Task objective: Summarize the mailing-list post below on blocks-in-inlines in three sentences.

Page:
[whatwg] Tag Soup: Blocks-in-inlines

Wed Jan 25 09:50:07 PST 2006

I don't think there's any solution that doesn't break in some way.
Either we break content to element mappings, we break the single
parent relation, or we break the id to element or content mapping.

E.g:

    <z id="Z">A<y id="Y">B</z>C</y>

How do we keep all of those relations? We simply can't keep them all.
For example, if we were to always close children when their parent closes:
    #element 'z'
    > #attr 'id'='Z'
    > #text 'A'
    > #element 'y'
    > > #attr 'id'='Y'
    > > #text 'B'
    #text 'C'

The obvious problem here is that the text C ends up outside #Y and
thus gets no styling etc. from #Y. This is the solution I would prefer
- we keep the id-element relation, we keep the single parent relation,
and we do no funny stuff.

How about if we instead made a copy of the inner element for the text
that overflows the outer element?
    #element 'z'
    > #attr 'id'='Z'
    > #text 'A'
    > #element 'y'
    > > #attr 'id'='Y'
    > > #text 'B'
    #element 'y'
    > #text 'C'

Well, this makes a copy with no id in it for reasons of id uniqueness,
but other attributes would of course be copied. (The solution that
breaks id uniqueness is coming after next...) So, we fixed the styling
etc. except for by id. So we've broken the id-content relation because
we broke one element into two, and thus broken the id-element
relationship. Can we correct this in some way?
    #element 'z'
    > #attr 'id'='Z'
    > #text 'A'
    > #element 'y' (fragment 1)
    > > #attr 'id'='Y'
    > > #text 'B'
    #element 'y' (fragment 2)
    > #attr 'id'='Y'
    > #text 'C'

This isn't really that much of a fix. We sure get a strange tree. See,
#Z contains the text A and fragment 1 of #Y with it's contained B. The
next sibling is fragement 2 of #Y. That's all we get if we travel up
from #Z in the DOM. But #Y consists of fragment 1 with content B and
parent #Z, and fragement 2 with content C and previous sibling #Z. So,
this might work very well from CSS point of view, but when you're
doing tree traversals it'll get nasty. Element-content relations are
intact, as are id-content and id-element. But parent-child relations
and the single parent relation is gone. Essentially we need a
pseudo-node for #Y that contains two actual nodes, with different
content-element relations depending on which we're looking at. This is
a botched solution indeed. So, how about dropping id uniqueness then?

Supplied data:
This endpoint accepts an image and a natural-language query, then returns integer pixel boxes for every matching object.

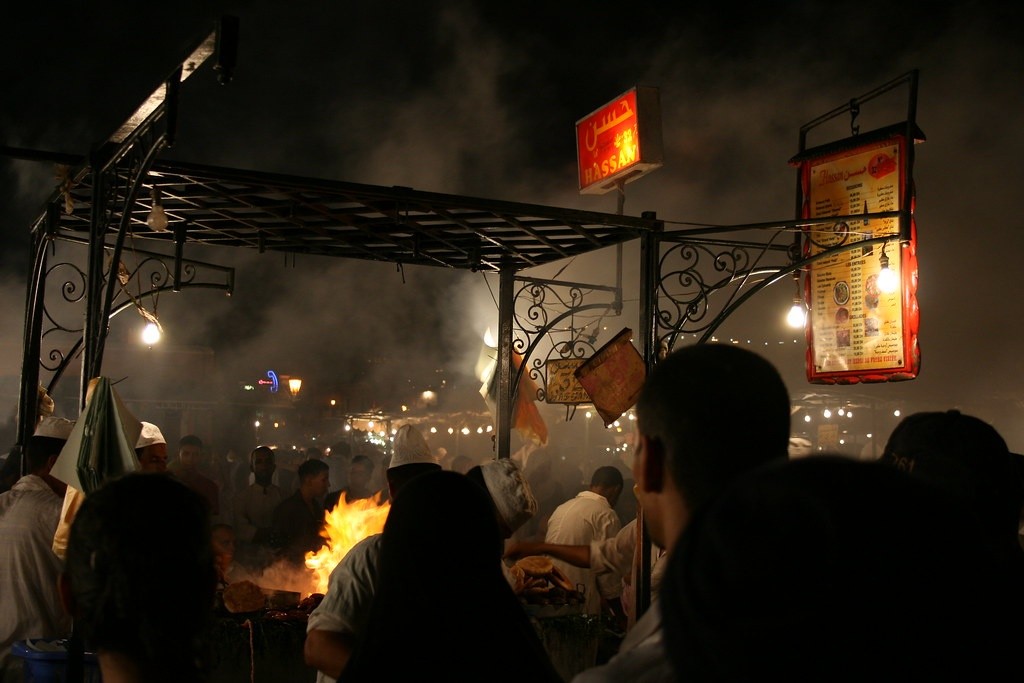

Exercise solution: The post argues that, for misnested markup such as <z id="Z">A<y id="Y">B</z>C</y>, no solution avoids breaking the content-to-element mapping, the single parent relation, or the id-to-element or id-to-content mapping. Closing children when their parent closes is the author's preferred approach because it keeps the id-element and single parent relations, even though the text C then gets no styling from #Y. Copying the inner element without its id fixes styling except by id but breaks the id-element relationship, while copying it with the id keeps the element-content and id relations but breaks the parent-child and single parent relations, which makes tree traversal nasty.